Rather than referring to a specific dollar amount, the “cheap” in Lighter, Quicker, Cheaper reflects a fundamental shift away from design-led capital investments and towards affordable programming and management solutions. Some LQC projects can be extremely cheap while others might require more spending, but they are always cheaper than traditional public space design projects. Depending on the goals and budget of a particular project, “cheap” could be simply the cost of materials for making homemade planters to beautify a neighborhood sidewalk. On the other hand, more ambitious or large-scale interventions will cost tens of thousands of dollars—still “cheap” in comparison to hugely expensive and time-consuming capital projects.
And how quick is quick?
The “quick” in Lighter, Quicker, Cheaper means that to launch an LQC project, you don’t need to wade through the numerous bureaucratic codes, approvals, or licensing issues associated with full-build-out projects. Further, LQC projects are not held back by long planning timelines since the design and function of the place is determined by user experience over time.

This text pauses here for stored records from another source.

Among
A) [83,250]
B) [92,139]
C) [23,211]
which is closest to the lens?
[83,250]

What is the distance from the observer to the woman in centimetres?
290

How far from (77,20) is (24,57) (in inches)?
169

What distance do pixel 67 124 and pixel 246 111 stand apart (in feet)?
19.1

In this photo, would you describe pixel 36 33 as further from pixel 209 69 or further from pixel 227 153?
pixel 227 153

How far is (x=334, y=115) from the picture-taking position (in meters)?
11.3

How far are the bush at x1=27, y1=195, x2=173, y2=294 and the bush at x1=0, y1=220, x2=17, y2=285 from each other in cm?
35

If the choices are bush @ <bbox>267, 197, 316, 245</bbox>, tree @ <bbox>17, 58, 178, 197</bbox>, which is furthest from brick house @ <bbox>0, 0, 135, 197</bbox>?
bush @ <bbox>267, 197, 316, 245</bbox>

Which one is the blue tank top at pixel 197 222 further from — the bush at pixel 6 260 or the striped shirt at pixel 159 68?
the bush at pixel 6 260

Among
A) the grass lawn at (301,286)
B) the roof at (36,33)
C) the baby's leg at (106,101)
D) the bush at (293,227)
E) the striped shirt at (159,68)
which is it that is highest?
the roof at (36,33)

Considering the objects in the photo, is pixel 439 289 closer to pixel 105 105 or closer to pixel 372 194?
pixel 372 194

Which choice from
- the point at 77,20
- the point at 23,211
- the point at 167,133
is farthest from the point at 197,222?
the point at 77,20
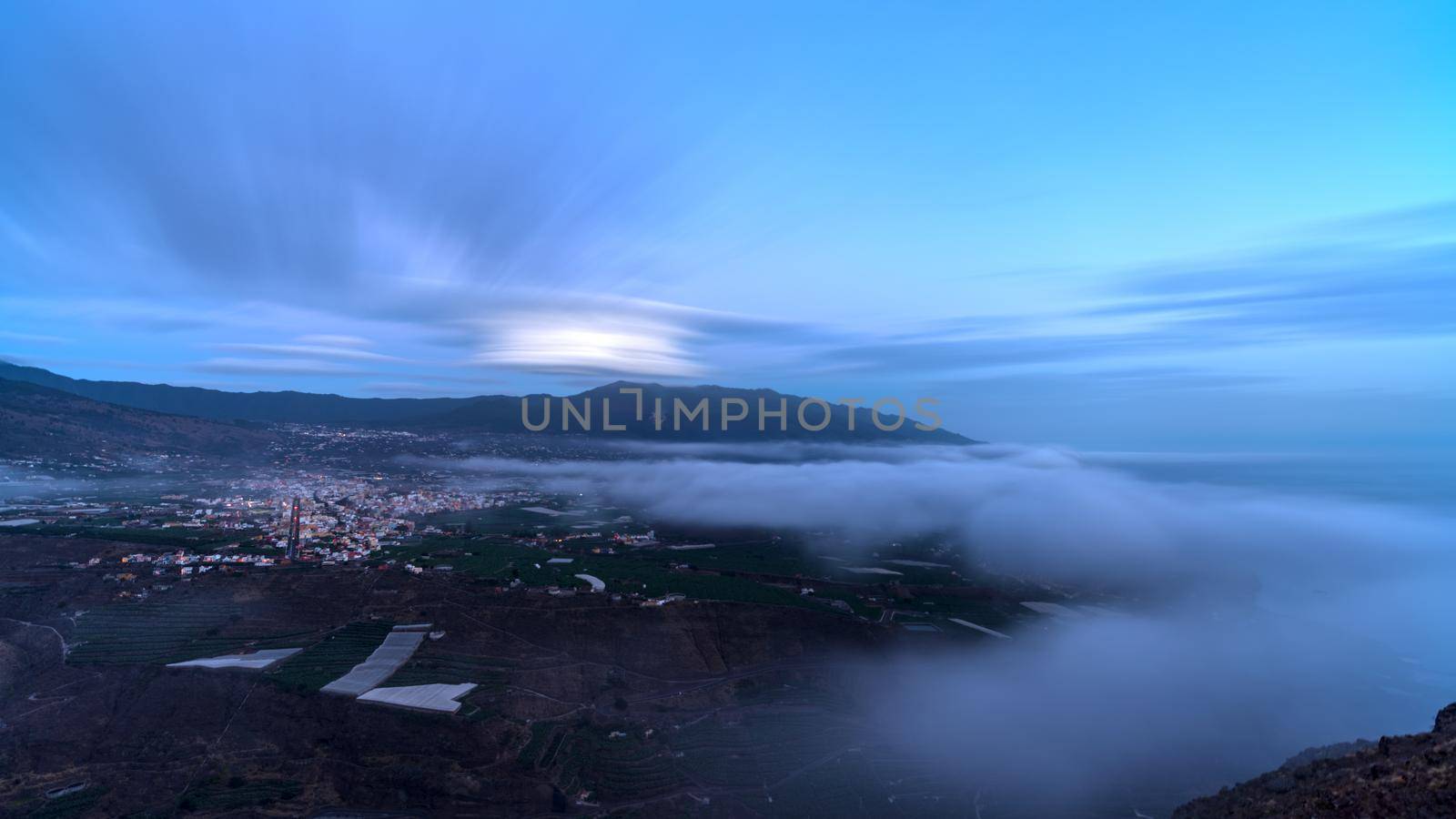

How is LQC different or similar from other popular practices or movements like Tactical Urbanism, Pop-Up Urbanism, or DIY Urbanism?
Lighter, Quicker, Cheaper is an implementation strategy that emerges from the larger framework of Placemaking. In many ways, depending on the project and circumstance, LQC overlaps with missions of tactical urbanism, pop-up urbanism, DIY urbanism, etc.— each movement has its own nuances and particular strategies, but they are all united under the common principle of making low-cost and low-risk changes to improve the relationship between people and their environment. The core of LQC projects is that they are created with rather than for a community. A collective and participatory process, LQC is a strategy for building community capacity through place.
Is LQC appropriate and applicable to small towns and rural communities?
Yes. LQC is applicable to places of all scales, from large urban centers to small towns and rural communities. The LQC approach has been hugely successful in invigorating Main Streets in small towns and rural areas, and in activating the spaces around civic and cultural institutions like libraries and schools in these communities. LQC is about using Placemaking to create positive change in communities by giving new life to its public spaces—a goal that remains the same regardless of population size.
When might a capital project be more appropriate than LQC?
LQC is not a silver bullet solution to all public space issues—sometimes a community or project requires large-scale infrastructure improvements that are beyond the scope and mission of LQC. For a Lighter, Quicker, Cheaper strategy to be appropriate and successful, the site must have several already-existing qualities: It must have adequate accessibility and linkage, for example, so that people can safely travel to, and stay in, the destination. If this is not the case, certain capital improvements should be the priority. Once components like accessibility, safety, and overall comfort have been addressed, it may be the right moment to think about some LQC strategies.